After watching that film, the conflict stayed with me – I was young in the early 90s, and remember seeing and hearing about the struggles in Yugoslavia on the news, but it is something that I had not thought about in years. The humanitarian crises occurring in our world, specifically in Syria, has brought back a lot of these emotions and feelings and has been a constant reminder this year of what others in the world are going through every day. While I am safe in my warm home, writing on my laptop, others are not sure where they are going to sleep tonight or whether they will ever see a loved one again.

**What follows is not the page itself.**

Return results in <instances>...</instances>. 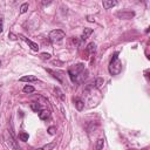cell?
Returning <instances> with one entry per match:
<instances>
[{"instance_id":"cell-1","label":"cell","mask_w":150,"mask_h":150,"mask_svg":"<svg viewBox=\"0 0 150 150\" xmlns=\"http://www.w3.org/2000/svg\"><path fill=\"white\" fill-rule=\"evenodd\" d=\"M67 73L69 75V79L74 83H80L83 80H86V77H87V70L84 69V64L83 63L74 64L73 67L68 68Z\"/></svg>"},{"instance_id":"cell-2","label":"cell","mask_w":150,"mask_h":150,"mask_svg":"<svg viewBox=\"0 0 150 150\" xmlns=\"http://www.w3.org/2000/svg\"><path fill=\"white\" fill-rule=\"evenodd\" d=\"M109 73L111 75H118L122 70V63L121 61L118 60V52H115L112 55H111V60H110V63H109Z\"/></svg>"},{"instance_id":"cell-3","label":"cell","mask_w":150,"mask_h":150,"mask_svg":"<svg viewBox=\"0 0 150 150\" xmlns=\"http://www.w3.org/2000/svg\"><path fill=\"white\" fill-rule=\"evenodd\" d=\"M64 36H66V33L62 29H53L48 35L50 42H60L61 40H63Z\"/></svg>"},{"instance_id":"cell-4","label":"cell","mask_w":150,"mask_h":150,"mask_svg":"<svg viewBox=\"0 0 150 150\" xmlns=\"http://www.w3.org/2000/svg\"><path fill=\"white\" fill-rule=\"evenodd\" d=\"M5 138H6V142H7V144L9 145V148H12L13 150H21L12 132H8V131H7L6 135H5Z\"/></svg>"},{"instance_id":"cell-5","label":"cell","mask_w":150,"mask_h":150,"mask_svg":"<svg viewBox=\"0 0 150 150\" xmlns=\"http://www.w3.org/2000/svg\"><path fill=\"white\" fill-rule=\"evenodd\" d=\"M47 73H49L54 79H56V81L59 83H63V76H64V73L62 71H59V70H53V69H49V68H46Z\"/></svg>"},{"instance_id":"cell-6","label":"cell","mask_w":150,"mask_h":150,"mask_svg":"<svg viewBox=\"0 0 150 150\" xmlns=\"http://www.w3.org/2000/svg\"><path fill=\"white\" fill-rule=\"evenodd\" d=\"M116 16L118 19L129 20V19H132L135 16V12H132V11H120V12L116 13Z\"/></svg>"},{"instance_id":"cell-7","label":"cell","mask_w":150,"mask_h":150,"mask_svg":"<svg viewBox=\"0 0 150 150\" xmlns=\"http://www.w3.org/2000/svg\"><path fill=\"white\" fill-rule=\"evenodd\" d=\"M95 53H96V43L95 42H89L86 47V52L83 54V57L88 59L89 55H94Z\"/></svg>"},{"instance_id":"cell-8","label":"cell","mask_w":150,"mask_h":150,"mask_svg":"<svg viewBox=\"0 0 150 150\" xmlns=\"http://www.w3.org/2000/svg\"><path fill=\"white\" fill-rule=\"evenodd\" d=\"M18 38H20L21 40H23V41H25V42H26V43H27V45L30 47V49H32V50H34V52H38V50H39V46H38L35 42H33L32 40H29L28 38H26L25 35L19 34V35H18Z\"/></svg>"},{"instance_id":"cell-9","label":"cell","mask_w":150,"mask_h":150,"mask_svg":"<svg viewBox=\"0 0 150 150\" xmlns=\"http://www.w3.org/2000/svg\"><path fill=\"white\" fill-rule=\"evenodd\" d=\"M38 115H39V118H40V120L45 121V120H48V118L50 117V111L47 110V109H42V110H40V111L38 112Z\"/></svg>"},{"instance_id":"cell-10","label":"cell","mask_w":150,"mask_h":150,"mask_svg":"<svg viewBox=\"0 0 150 150\" xmlns=\"http://www.w3.org/2000/svg\"><path fill=\"white\" fill-rule=\"evenodd\" d=\"M74 104H75V108L79 110V111H81V110H83V108H84V102L80 98V97H75L74 100Z\"/></svg>"},{"instance_id":"cell-11","label":"cell","mask_w":150,"mask_h":150,"mask_svg":"<svg viewBox=\"0 0 150 150\" xmlns=\"http://www.w3.org/2000/svg\"><path fill=\"white\" fill-rule=\"evenodd\" d=\"M102 5H103V8H104V9H109V8L114 7V6H116V5H117V1H112V0H103Z\"/></svg>"},{"instance_id":"cell-12","label":"cell","mask_w":150,"mask_h":150,"mask_svg":"<svg viewBox=\"0 0 150 150\" xmlns=\"http://www.w3.org/2000/svg\"><path fill=\"white\" fill-rule=\"evenodd\" d=\"M93 32H94V30H93L91 28H84V30H83V33H82V35H81V41L87 40V39L89 38V35H90Z\"/></svg>"},{"instance_id":"cell-13","label":"cell","mask_w":150,"mask_h":150,"mask_svg":"<svg viewBox=\"0 0 150 150\" xmlns=\"http://www.w3.org/2000/svg\"><path fill=\"white\" fill-rule=\"evenodd\" d=\"M20 81L21 82H35V81H38V77H35L33 75H26V76H22L20 79Z\"/></svg>"},{"instance_id":"cell-14","label":"cell","mask_w":150,"mask_h":150,"mask_svg":"<svg viewBox=\"0 0 150 150\" xmlns=\"http://www.w3.org/2000/svg\"><path fill=\"white\" fill-rule=\"evenodd\" d=\"M30 108H32V110H33V111H35V112H39L40 110H42L41 104H40L39 102H36V101H34V102H32V103H30Z\"/></svg>"},{"instance_id":"cell-15","label":"cell","mask_w":150,"mask_h":150,"mask_svg":"<svg viewBox=\"0 0 150 150\" xmlns=\"http://www.w3.org/2000/svg\"><path fill=\"white\" fill-rule=\"evenodd\" d=\"M54 93H55V95H56L61 101H66V96L63 95V93L61 91V89H60V88L55 87V88H54Z\"/></svg>"},{"instance_id":"cell-16","label":"cell","mask_w":150,"mask_h":150,"mask_svg":"<svg viewBox=\"0 0 150 150\" xmlns=\"http://www.w3.org/2000/svg\"><path fill=\"white\" fill-rule=\"evenodd\" d=\"M103 83H104V80L102 79V77H97L96 80H95V82L93 83V87H95V88H101L102 86H103Z\"/></svg>"},{"instance_id":"cell-17","label":"cell","mask_w":150,"mask_h":150,"mask_svg":"<svg viewBox=\"0 0 150 150\" xmlns=\"http://www.w3.org/2000/svg\"><path fill=\"white\" fill-rule=\"evenodd\" d=\"M54 146H55V143L53 142V143H48V144H46V145H43L39 149H35V150H52Z\"/></svg>"},{"instance_id":"cell-18","label":"cell","mask_w":150,"mask_h":150,"mask_svg":"<svg viewBox=\"0 0 150 150\" xmlns=\"http://www.w3.org/2000/svg\"><path fill=\"white\" fill-rule=\"evenodd\" d=\"M28 134L27 132H25V131H21V132H19V139L20 141H22V142H26V141H28Z\"/></svg>"},{"instance_id":"cell-19","label":"cell","mask_w":150,"mask_h":150,"mask_svg":"<svg viewBox=\"0 0 150 150\" xmlns=\"http://www.w3.org/2000/svg\"><path fill=\"white\" fill-rule=\"evenodd\" d=\"M104 145V139L103 138H98L96 142V150H102Z\"/></svg>"},{"instance_id":"cell-20","label":"cell","mask_w":150,"mask_h":150,"mask_svg":"<svg viewBox=\"0 0 150 150\" xmlns=\"http://www.w3.org/2000/svg\"><path fill=\"white\" fill-rule=\"evenodd\" d=\"M22 90H23V93L30 94V93H33L35 89H34V87H33V86H28V84H27V86H25V87H23V89H22Z\"/></svg>"},{"instance_id":"cell-21","label":"cell","mask_w":150,"mask_h":150,"mask_svg":"<svg viewBox=\"0 0 150 150\" xmlns=\"http://www.w3.org/2000/svg\"><path fill=\"white\" fill-rule=\"evenodd\" d=\"M50 56H52V55H50L49 53H41V54H40V59H41L42 61H47V60H49Z\"/></svg>"},{"instance_id":"cell-22","label":"cell","mask_w":150,"mask_h":150,"mask_svg":"<svg viewBox=\"0 0 150 150\" xmlns=\"http://www.w3.org/2000/svg\"><path fill=\"white\" fill-rule=\"evenodd\" d=\"M27 11H28V4L25 2V4H22L21 7H20V14H23V13H26Z\"/></svg>"},{"instance_id":"cell-23","label":"cell","mask_w":150,"mask_h":150,"mask_svg":"<svg viewBox=\"0 0 150 150\" xmlns=\"http://www.w3.org/2000/svg\"><path fill=\"white\" fill-rule=\"evenodd\" d=\"M55 130H56L55 127H49V128H48V132H49V135H54V134H55Z\"/></svg>"},{"instance_id":"cell-24","label":"cell","mask_w":150,"mask_h":150,"mask_svg":"<svg viewBox=\"0 0 150 150\" xmlns=\"http://www.w3.org/2000/svg\"><path fill=\"white\" fill-rule=\"evenodd\" d=\"M4 30V19L2 16H0V33H2Z\"/></svg>"},{"instance_id":"cell-25","label":"cell","mask_w":150,"mask_h":150,"mask_svg":"<svg viewBox=\"0 0 150 150\" xmlns=\"http://www.w3.org/2000/svg\"><path fill=\"white\" fill-rule=\"evenodd\" d=\"M8 38H9L11 40H13V41L16 40V35H14L13 33H9V34H8Z\"/></svg>"},{"instance_id":"cell-26","label":"cell","mask_w":150,"mask_h":150,"mask_svg":"<svg viewBox=\"0 0 150 150\" xmlns=\"http://www.w3.org/2000/svg\"><path fill=\"white\" fill-rule=\"evenodd\" d=\"M50 4H52V1H47V2H46V1H42V5H45V6H47V5H50Z\"/></svg>"},{"instance_id":"cell-27","label":"cell","mask_w":150,"mask_h":150,"mask_svg":"<svg viewBox=\"0 0 150 150\" xmlns=\"http://www.w3.org/2000/svg\"><path fill=\"white\" fill-rule=\"evenodd\" d=\"M129 150H136V149H129Z\"/></svg>"},{"instance_id":"cell-28","label":"cell","mask_w":150,"mask_h":150,"mask_svg":"<svg viewBox=\"0 0 150 150\" xmlns=\"http://www.w3.org/2000/svg\"><path fill=\"white\" fill-rule=\"evenodd\" d=\"M0 66H1V61H0Z\"/></svg>"}]
</instances>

So, with all of this floating through my head, I stumbled upon Girl at War by Sara Nović. It felt like this book came to me at just the right time to appreciate it and love it as much as I did. Girl at War is about Ana, who is a regular 10-year old biking around, playing games and enjoying her childhood – until civil war breaks out in Yugoslavia and her world completely shatters. Nović expertly goes back and forth in time telling Ana’s story in a sensitive, compelling and moving way. I could not put this book down and read it in one weekend.

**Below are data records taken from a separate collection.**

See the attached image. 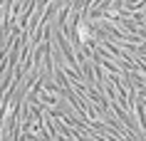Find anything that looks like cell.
Instances as JSON below:
<instances>
[{
	"instance_id": "cell-1",
	"label": "cell",
	"mask_w": 146,
	"mask_h": 141,
	"mask_svg": "<svg viewBox=\"0 0 146 141\" xmlns=\"http://www.w3.org/2000/svg\"><path fill=\"white\" fill-rule=\"evenodd\" d=\"M74 89H77V92H79V94H82V97H84V99H87V89H84V84H79V82H77V84H74ZM89 94H92V92H89ZM92 97H94V99H97V102L102 104V109H107V102L102 99L99 94H92Z\"/></svg>"
}]
</instances>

Because much of the story is from a child’s perspective, it gave me new empathy for the innocence that was being disturbed by the conflict that circled Ana and her family and her friends. When Ana picks up a gun for the first time, I was horrified, but understood too, because she instinctively knew that those on the other side of the conflict would kill her, regardless of her age. Ana’s past shapes her so much that the reader cannot help but invest in her outcome, her trials, tribulations, growth, and discovery. Ana’s story is in stark contrast to her sister, who left Yugoslavia as a baby and remembers nothing of the war. She grows up as an American teenager without all of the guilt, memories, and horrors that Ana carries with her for through her teenage and young adult life. Is her sister lucky for this? Or was she robbed of the childhood memories that include people and places she should have known, but never got the chance to know?
Girl at War is a beautiful book, regardless of your memories of the Bosnian war in the 90s. It will challenge your views of right and wrong, make you thankful for a warm, safe place to rest your head each night. Most importantly, though, it is an incredibly well-researched story of a girl, finding her way home and you will be rooting for her and with her the entire way.